Business
C-PACE CRE lending is suddenly seeing record deals
Wepro | Moment | Getty Images
A version of this article first appeared in the CNBC Property Play newsletter with Diana Olick. Property Play covers new and evolving opportunities for the real estate investor, from individuals to venture capitalists, private equity funds, family offices, institutional investors and large public companies. Sign up to receive future editions, straight to your inbox.
A specific kind of loan that helps owners of commercial buildings pay for big upgrades to save energy or water, add renewable power, or improve resilience is seeing huge growth in a lending environment that has been arguably tough.
This month, Nuveen closed a $465 million C-PACE deal for The Geneva, a landmark office-to-residential conversion in Washington, D.C. The transaction represents the largest C-PACE financing in history.
C-PACE, which stands for commercial property assessed clean energy, is a type of financing that differs from a traditional bank loan. It operates at the state level, requiring local leaders to pass enabling legislation. The amount of the loan is added to the property’s tax bill and repaid over a long period (often up to 20 or 30 years). This can make energy-saving projects more affordable, because the payments are spread out, typically at fixed rates, and the upgrades can lower operating costs and increase property value.
Between 2009 and the end of 2024, cumulative C-PACE investment reached nearly $10 billion, according to PACENation, a nonprofit that says it advocates for C-PACE financing.
Growth, however, has really accelerated over the past five years — with C-PACE lending posting double-digit gains — as more states pass policies enacting the program and more owners and lenders adopt the tool for financing projects. Currently 40 states have C-PACE policies with 32 active programs, up from six active programs in 2015.
Nuveen closed $2.1 billion in C-PACE loans across 53 deals in 2025 alone and has originated over $5 billion in total. In September Nuveen closed on its now-second-largest C-PACE transaction to date at $290 million for the Pendry Hotel & Residences in Tampa, Florida. The closing also marked the first C-PACE financed transaction in the city of Tampa.
Nuveen said upgrades financed by its C-PACE lending have saved over 300,000 metric tons of carbon dioxide.
But it’s not all about the environment, and lenders are quick to admit that, especially as political winds shift away from decarbonization.
“The underlying need of making properties more resilient, more efficient to operate, really doesn’t go away,” said Alexandra Cooley, CEO and CIO of Nuveen Green Capital, an affiliate of Nuveen. “Actually, the vast majority of the projects that we see — the last I checked it was 97% — are some combination of either energy efficiency, which is cutting costs of operating the property, or climate resiliency. So a very small percentage is actually renewable energy.”
It is the mechanism, really, that is increasingly attractive to lenders in a higher-for-longer interest rate environment, in which economic policy uncertainty has hit traditional CRE bank lending hard. For institutional clients that want long-term, fixed-rate exposure, it’s appealing because C-PACE loans are secured by a senior tax assessment on a piece of real property.
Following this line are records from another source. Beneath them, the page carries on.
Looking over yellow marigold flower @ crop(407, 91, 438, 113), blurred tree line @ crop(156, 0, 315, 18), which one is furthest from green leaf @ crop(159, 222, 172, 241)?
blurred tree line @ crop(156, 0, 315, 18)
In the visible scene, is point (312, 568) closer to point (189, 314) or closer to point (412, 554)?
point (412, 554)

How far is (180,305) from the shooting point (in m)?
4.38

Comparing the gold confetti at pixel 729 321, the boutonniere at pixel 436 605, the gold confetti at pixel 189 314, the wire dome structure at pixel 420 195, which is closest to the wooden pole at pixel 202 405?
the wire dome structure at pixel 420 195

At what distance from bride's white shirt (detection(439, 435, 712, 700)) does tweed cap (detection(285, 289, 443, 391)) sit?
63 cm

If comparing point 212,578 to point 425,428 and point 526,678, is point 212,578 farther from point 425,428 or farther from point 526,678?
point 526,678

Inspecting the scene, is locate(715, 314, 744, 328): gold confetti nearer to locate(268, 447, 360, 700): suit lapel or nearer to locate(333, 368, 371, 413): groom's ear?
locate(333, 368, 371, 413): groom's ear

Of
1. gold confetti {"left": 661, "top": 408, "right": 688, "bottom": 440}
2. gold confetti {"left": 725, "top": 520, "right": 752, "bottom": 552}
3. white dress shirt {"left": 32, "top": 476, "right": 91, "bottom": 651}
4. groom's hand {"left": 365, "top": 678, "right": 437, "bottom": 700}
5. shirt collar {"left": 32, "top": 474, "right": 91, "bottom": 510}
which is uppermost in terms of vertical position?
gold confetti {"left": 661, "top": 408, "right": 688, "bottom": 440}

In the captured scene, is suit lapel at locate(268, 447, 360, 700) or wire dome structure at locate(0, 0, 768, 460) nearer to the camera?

“Our borrower is really the property itself, not necessarily the owner of that property at any given moment. So, it’s safer, and it enables our investors, who are long-term investors, to have that duration,” Cooley explained.
Another major player in the space, Peachtree, closed its largest C-PACE deal, a $176.5 million loan for the Rio Hotel & Casino in Las Vegas, Nevada, for renovations that were actually completed in 2024. The loan was structured to finance these renovations retroactively, so the owners could reduce their senior loan obligations, another benefit of the C-PACE product.
“They can be utilized as a rescue capital mechanism, where you just recently opened a new development project, a new development hotel property, a multifamily property, any type of commercial real estate property, and you could technically do a retroactive C-PACE loan to help recapitalize that project and help pay down the bank or the lender that financed the project,” explained Greg Friedman, CEO of Peachtree Group.
Friedman said he sees C-PACE as an economic development tool at a time when “capital markets for commercial real estate have been broken.”
“Banks make up 50% of the commercial real estate lending market. Banks tend to be the lender of choice for new construction, new development projects, and they’re just not lending at the same level,” he said.
C-PACE is very profitable for Peachtree as a business, Friedman said, because the company can aggregate and securitize the loans.
“We have a lot of insurance companies that will invest into these securitizations,” he added.
While C-PACE lenders are less focused on the “green” aspects of the loan, they are still drawn in by the “resilience.”
C-PACE loans can be made in order to fund energy efficient upgrades, which saves money overall and makes the building more valuable, but they can also be done for upgrades to the building’s resilience. That includes against flood, fire and even earthquakes. That is also appealing to investors as climate disasters become ever more extreme.
Cooley said she sees three things driving expansion in the space: More states adopting C-PACE programs, market education and awareness, and investor interest.
“As institutional investors have come in, the cost of capital and the structure of C-PACE has become a lot more compelling for the commercial real estate industry,” she said.